Raw data:
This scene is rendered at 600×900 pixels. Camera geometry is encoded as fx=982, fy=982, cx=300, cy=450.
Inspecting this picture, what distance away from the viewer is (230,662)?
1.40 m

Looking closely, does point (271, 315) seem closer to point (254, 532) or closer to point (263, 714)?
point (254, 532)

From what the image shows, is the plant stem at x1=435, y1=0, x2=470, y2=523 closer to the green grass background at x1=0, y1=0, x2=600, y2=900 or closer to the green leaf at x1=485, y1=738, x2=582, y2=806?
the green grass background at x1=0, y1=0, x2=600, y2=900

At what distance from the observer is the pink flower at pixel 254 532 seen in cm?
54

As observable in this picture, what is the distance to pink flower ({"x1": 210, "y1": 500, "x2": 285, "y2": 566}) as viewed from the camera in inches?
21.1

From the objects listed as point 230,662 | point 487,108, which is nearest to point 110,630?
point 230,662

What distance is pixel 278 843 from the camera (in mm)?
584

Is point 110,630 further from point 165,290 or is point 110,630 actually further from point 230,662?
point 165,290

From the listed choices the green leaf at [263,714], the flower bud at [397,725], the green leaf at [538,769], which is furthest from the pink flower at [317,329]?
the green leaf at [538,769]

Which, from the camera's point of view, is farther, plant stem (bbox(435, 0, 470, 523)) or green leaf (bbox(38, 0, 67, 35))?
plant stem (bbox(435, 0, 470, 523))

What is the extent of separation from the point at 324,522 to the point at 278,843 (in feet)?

Exercise prompt:
Reproduce every record above word for word, leaving each line unchanged.

Exercise result:
This scene is rendered at 600×900 pixels. Camera geometry is encoded as fx=982, fy=982, cx=300, cy=450.
Inspecting this picture, what distance away from the viewer is (230,662)?
1.40 m

Looking closely, does point (271, 315) seem closer to point (254, 532) or closer to point (263, 714)?
point (254, 532)

From what the image shows, is the plant stem at x1=435, y1=0, x2=470, y2=523 closer to the green grass background at x1=0, y1=0, x2=600, y2=900 or closer to the green leaf at x1=485, y1=738, x2=582, y2=806?
the green grass background at x1=0, y1=0, x2=600, y2=900

At what distance from the observer is the pink flower at pixel 254 532 seen in cm?
54

As observable in this picture, what is the distance to pink flower ({"x1": 210, "y1": 500, "x2": 285, "y2": 566}) as viewed from the camera in inches?
21.1

From the objects listed as point 230,662 | point 487,108, which is nearest to point 110,630?
point 230,662

What distance is pixel 278 843 from the camera (in mm)?
584

Is point 110,630 further from point 165,290 or is point 110,630 actually further from point 230,662?
point 165,290

From the listed choices the green leaf at [263,714], the flower bud at [397,725], the green leaf at [538,769], which is furthest from the pink flower at [317,329]?
the green leaf at [538,769]

Which, from the camera's point of view, is farther, plant stem (bbox(435, 0, 470, 523)) or green leaf (bbox(38, 0, 67, 35))?
plant stem (bbox(435, 0, 470, 523))

What is the extent of separation from the point at 324,522 to the point at 278,843 (in feet)?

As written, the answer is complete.